> **SOURCE PASSAGE**
She is fearful that her Latin customs and theological training will have no effect on the children, who might grow to regard her treasured pictures of the Sacred and Immaculate Hearts as repulsive (since the rules of iconography don't allow the depiction of internal organs, for example). The children will be expected to attend Liturgy with me, and she has confessed that she would not regularly go. She feels that she is called to remain a Latin Catholic and would not transfer to another ritual church even if I did.

Peronally, I don't think there's any danger of her Latin church heritage being superceded by my potential Ruthenian beliefs. Afterall, I will undoubtedly be playing the organ/directing choirs for several Latin Masses per week. And someday, God willing, I will be competent enough to direct a first-rate Ruthenian choir (I'm in love with the choral music from the Russian/Ukrainian traditions but I don't know much about Carpatho-Rusyn chant yet)... Every time I bring up a move toward the East my girlfriend becomes quite noticeably nervous.

> **WHAT TO WORK ON**
1. Answer each question from the source passage, one answer per line, marked (a), (b) and (c).
(a) How might the children come to regard the girlfriend's pictures of the Sacred and Immaculate Hearts?
(b) How often does the writer expect to play the organ or direct choirs for Latin Masses?
(c) The writer is in love with the choral music of which traditions?
2. Using the source passage, explain in one to three sentences why the girlfriend fears the children might find her pictures of the Sacred and Immaculate Hearts repulsive.

> **SUPPLIED DATA**
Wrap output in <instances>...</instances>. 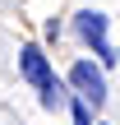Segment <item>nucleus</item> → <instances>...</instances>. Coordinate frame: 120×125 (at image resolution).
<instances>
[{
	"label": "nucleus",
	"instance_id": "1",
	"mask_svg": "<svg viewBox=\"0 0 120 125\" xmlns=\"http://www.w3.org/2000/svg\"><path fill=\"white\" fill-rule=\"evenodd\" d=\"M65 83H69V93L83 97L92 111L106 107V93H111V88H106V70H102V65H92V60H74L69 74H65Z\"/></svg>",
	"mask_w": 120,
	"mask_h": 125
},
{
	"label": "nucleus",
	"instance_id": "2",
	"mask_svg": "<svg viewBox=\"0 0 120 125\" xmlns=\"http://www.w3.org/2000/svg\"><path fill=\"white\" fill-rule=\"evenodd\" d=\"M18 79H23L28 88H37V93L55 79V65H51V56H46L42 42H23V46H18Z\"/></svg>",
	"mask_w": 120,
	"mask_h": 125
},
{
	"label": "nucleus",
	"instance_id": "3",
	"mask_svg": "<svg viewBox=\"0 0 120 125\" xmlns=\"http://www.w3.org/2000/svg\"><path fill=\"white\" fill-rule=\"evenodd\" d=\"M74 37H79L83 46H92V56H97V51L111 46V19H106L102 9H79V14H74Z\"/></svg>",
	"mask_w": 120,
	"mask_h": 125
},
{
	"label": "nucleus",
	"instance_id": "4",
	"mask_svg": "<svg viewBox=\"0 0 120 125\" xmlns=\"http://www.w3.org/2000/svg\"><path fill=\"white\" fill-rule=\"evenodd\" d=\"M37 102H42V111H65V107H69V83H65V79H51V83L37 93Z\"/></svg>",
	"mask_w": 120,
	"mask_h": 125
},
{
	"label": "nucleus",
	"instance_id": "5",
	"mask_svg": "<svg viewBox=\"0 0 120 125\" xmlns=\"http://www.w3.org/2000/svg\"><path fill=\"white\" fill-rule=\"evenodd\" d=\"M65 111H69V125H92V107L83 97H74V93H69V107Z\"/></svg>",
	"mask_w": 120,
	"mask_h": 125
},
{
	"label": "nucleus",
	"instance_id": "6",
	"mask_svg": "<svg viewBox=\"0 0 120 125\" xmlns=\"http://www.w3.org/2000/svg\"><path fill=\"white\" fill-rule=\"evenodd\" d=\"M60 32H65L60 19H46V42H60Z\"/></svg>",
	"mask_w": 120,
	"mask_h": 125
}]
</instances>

==

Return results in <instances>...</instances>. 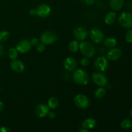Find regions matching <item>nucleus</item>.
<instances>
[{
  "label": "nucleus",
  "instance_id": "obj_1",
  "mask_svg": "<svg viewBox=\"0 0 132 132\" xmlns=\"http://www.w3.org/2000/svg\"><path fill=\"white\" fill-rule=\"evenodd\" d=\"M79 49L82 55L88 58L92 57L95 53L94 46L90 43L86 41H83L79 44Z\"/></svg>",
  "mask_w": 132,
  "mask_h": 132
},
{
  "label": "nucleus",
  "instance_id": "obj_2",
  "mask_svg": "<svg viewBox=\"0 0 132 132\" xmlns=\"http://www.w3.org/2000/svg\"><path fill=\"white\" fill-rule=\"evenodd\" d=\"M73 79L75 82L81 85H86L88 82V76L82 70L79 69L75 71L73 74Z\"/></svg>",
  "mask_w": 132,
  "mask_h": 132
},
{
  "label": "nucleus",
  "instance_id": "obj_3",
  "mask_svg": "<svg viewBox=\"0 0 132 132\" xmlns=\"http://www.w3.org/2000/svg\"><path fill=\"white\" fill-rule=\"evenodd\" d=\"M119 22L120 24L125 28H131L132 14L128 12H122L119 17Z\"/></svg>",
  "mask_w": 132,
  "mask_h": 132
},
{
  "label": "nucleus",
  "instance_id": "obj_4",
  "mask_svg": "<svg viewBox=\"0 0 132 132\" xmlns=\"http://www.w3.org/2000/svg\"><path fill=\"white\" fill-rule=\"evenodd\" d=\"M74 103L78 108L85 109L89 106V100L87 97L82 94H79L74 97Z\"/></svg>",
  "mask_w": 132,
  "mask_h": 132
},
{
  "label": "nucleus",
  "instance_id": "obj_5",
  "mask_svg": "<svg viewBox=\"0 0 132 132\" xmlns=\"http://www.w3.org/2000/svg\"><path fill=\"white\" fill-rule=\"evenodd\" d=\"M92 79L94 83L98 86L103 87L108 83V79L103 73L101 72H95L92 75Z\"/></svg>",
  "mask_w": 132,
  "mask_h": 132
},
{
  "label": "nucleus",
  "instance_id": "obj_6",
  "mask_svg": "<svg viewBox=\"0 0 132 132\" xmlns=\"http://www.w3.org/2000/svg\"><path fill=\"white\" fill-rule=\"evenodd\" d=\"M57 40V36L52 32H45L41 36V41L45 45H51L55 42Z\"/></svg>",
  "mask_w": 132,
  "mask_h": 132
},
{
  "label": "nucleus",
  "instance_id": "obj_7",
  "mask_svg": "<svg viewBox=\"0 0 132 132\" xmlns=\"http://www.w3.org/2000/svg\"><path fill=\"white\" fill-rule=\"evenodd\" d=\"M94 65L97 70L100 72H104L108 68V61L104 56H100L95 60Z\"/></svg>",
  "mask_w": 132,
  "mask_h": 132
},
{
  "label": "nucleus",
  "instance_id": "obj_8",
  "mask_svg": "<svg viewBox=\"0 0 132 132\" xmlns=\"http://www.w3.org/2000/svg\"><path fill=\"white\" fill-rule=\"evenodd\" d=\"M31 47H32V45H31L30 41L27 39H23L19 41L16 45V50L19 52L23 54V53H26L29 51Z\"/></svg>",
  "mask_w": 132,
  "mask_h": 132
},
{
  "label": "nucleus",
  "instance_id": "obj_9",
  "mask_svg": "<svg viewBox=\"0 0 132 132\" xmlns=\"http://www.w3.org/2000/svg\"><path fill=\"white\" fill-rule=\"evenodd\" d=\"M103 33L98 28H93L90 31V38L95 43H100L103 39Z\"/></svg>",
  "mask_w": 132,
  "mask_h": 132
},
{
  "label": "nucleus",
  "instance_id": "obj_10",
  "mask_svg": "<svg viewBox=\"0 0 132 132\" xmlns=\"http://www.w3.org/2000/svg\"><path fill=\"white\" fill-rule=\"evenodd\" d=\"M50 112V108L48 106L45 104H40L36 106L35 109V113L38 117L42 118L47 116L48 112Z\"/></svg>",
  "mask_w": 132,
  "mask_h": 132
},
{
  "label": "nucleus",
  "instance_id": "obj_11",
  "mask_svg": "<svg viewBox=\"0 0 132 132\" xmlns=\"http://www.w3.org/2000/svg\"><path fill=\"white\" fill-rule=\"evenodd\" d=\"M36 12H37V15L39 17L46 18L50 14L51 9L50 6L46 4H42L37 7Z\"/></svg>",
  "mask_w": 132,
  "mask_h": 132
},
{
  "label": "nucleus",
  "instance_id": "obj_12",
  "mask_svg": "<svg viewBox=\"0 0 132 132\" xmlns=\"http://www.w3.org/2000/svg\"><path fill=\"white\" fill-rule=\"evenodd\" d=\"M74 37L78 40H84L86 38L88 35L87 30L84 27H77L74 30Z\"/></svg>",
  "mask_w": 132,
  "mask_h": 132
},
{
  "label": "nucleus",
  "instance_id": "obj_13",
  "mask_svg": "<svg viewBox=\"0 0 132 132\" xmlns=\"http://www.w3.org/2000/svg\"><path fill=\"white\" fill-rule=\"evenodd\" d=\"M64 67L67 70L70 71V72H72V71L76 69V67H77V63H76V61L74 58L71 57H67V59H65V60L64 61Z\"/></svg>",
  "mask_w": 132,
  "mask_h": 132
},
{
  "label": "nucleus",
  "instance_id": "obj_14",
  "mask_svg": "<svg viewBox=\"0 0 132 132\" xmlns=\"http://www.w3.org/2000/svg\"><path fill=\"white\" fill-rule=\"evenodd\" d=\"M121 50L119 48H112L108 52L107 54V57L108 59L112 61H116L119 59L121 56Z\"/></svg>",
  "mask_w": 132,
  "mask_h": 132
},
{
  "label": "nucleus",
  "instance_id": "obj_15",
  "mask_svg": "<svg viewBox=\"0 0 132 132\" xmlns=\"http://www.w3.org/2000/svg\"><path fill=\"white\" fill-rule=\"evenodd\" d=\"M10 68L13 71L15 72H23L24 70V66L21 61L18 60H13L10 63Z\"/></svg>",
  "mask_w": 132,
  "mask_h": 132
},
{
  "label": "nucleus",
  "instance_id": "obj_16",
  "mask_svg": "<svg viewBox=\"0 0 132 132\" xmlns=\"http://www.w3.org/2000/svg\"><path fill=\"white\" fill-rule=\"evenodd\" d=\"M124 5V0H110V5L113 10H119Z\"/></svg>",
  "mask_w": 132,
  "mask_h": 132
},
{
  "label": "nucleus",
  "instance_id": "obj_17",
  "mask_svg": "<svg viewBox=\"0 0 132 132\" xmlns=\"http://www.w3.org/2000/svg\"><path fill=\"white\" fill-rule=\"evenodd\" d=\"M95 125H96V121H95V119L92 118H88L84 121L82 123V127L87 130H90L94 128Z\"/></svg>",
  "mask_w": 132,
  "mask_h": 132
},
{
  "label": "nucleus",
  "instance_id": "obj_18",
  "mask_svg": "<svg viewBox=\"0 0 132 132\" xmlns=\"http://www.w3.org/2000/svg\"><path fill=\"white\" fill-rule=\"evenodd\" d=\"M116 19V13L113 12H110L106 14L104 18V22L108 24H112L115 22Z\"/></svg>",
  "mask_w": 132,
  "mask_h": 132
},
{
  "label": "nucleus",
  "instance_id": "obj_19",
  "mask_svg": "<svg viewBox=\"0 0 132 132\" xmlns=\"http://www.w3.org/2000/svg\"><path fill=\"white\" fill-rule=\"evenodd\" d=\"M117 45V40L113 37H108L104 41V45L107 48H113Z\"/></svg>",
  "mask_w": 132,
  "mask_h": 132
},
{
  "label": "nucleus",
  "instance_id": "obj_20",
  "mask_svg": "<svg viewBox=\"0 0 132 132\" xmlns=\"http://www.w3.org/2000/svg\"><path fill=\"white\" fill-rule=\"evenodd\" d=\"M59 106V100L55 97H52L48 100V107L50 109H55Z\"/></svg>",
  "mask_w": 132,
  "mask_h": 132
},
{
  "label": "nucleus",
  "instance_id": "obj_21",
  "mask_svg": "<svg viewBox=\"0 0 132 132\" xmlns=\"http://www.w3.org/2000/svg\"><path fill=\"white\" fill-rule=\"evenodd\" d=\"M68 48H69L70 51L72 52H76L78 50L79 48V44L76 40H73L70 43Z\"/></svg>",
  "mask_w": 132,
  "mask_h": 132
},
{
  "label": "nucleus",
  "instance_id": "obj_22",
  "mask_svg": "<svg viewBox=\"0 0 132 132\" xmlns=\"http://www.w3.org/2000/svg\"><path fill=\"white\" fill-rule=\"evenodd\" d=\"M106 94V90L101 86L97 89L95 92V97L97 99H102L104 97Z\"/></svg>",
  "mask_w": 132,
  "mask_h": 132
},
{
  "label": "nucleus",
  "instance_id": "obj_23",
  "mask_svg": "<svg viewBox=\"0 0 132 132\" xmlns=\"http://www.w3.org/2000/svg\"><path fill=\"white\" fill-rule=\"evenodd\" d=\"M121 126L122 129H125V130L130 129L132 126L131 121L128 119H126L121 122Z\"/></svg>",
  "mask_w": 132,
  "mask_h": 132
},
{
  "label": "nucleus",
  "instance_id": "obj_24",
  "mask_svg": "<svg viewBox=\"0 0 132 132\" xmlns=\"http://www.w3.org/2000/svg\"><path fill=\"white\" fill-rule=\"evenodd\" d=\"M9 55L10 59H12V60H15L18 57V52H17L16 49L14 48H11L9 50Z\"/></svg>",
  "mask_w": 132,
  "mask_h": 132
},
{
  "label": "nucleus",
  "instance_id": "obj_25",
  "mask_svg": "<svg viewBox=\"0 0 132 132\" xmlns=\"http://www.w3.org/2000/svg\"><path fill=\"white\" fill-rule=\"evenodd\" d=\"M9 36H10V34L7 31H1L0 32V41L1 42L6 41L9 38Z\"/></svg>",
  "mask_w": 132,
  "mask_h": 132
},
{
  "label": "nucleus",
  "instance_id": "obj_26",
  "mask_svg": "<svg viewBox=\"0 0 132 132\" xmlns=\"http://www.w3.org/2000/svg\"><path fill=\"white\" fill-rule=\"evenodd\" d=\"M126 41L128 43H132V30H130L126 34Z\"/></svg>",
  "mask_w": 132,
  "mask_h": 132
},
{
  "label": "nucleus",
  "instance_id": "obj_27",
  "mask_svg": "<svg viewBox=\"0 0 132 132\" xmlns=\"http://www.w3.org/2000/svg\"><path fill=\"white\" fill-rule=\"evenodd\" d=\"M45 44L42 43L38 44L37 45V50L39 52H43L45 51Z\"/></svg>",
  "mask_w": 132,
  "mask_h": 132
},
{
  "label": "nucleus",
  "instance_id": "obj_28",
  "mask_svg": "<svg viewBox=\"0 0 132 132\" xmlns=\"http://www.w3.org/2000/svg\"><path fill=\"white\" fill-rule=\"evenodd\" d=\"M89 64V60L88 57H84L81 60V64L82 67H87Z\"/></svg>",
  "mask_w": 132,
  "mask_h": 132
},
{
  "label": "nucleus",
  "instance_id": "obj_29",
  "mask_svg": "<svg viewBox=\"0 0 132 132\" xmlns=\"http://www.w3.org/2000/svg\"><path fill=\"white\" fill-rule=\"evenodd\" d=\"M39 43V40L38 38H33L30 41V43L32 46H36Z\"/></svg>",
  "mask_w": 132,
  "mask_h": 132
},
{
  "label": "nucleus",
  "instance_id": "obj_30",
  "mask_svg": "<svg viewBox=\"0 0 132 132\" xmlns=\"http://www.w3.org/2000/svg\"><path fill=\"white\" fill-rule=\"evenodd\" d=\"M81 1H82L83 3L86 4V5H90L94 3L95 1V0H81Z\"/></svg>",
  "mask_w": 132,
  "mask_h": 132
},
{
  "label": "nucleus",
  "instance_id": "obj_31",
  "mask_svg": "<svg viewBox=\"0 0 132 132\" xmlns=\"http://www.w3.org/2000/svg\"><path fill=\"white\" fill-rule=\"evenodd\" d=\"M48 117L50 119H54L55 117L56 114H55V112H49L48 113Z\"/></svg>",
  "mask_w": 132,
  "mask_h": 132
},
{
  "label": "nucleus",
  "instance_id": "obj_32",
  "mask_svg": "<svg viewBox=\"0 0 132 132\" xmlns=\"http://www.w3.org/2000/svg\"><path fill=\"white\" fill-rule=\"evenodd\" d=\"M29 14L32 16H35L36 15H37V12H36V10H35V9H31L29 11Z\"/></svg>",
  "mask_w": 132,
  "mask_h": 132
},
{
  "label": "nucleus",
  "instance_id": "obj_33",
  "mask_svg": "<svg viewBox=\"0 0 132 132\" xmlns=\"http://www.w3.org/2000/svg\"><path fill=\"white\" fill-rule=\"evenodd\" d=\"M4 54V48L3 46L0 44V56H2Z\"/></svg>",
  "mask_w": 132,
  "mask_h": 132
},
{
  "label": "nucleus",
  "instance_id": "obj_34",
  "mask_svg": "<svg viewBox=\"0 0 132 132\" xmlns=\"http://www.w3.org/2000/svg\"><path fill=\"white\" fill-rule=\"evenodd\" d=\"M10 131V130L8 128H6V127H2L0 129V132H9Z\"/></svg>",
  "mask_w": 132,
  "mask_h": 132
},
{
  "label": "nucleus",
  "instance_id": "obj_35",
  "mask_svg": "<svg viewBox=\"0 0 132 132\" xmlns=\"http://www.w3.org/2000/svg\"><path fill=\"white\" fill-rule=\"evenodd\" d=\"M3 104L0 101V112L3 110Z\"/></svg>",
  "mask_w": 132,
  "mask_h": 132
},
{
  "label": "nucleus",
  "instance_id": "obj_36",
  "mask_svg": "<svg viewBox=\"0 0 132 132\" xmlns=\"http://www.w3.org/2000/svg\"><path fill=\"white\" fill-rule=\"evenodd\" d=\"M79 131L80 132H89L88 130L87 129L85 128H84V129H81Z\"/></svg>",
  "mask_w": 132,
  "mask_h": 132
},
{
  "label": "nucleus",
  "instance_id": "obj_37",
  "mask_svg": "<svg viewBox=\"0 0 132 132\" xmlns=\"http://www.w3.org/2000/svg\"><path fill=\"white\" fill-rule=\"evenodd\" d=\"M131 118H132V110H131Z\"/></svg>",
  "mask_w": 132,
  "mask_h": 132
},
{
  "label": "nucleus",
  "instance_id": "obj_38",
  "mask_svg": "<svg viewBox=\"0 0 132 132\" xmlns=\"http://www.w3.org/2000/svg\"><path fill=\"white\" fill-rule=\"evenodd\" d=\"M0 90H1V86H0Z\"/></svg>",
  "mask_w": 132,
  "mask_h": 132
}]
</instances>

> **EXERCISE RESULTS**
1.
(a) As repulsive.
(b) Several times per week.
(c) The Russian/Ukrainian traditions.

2. The rules of iconography don't allow internal organs to be depicted. Her pictures show the Sacred and Immaculate Hearts, so she fears that children who attend Liturgy might come to see them as repulsive.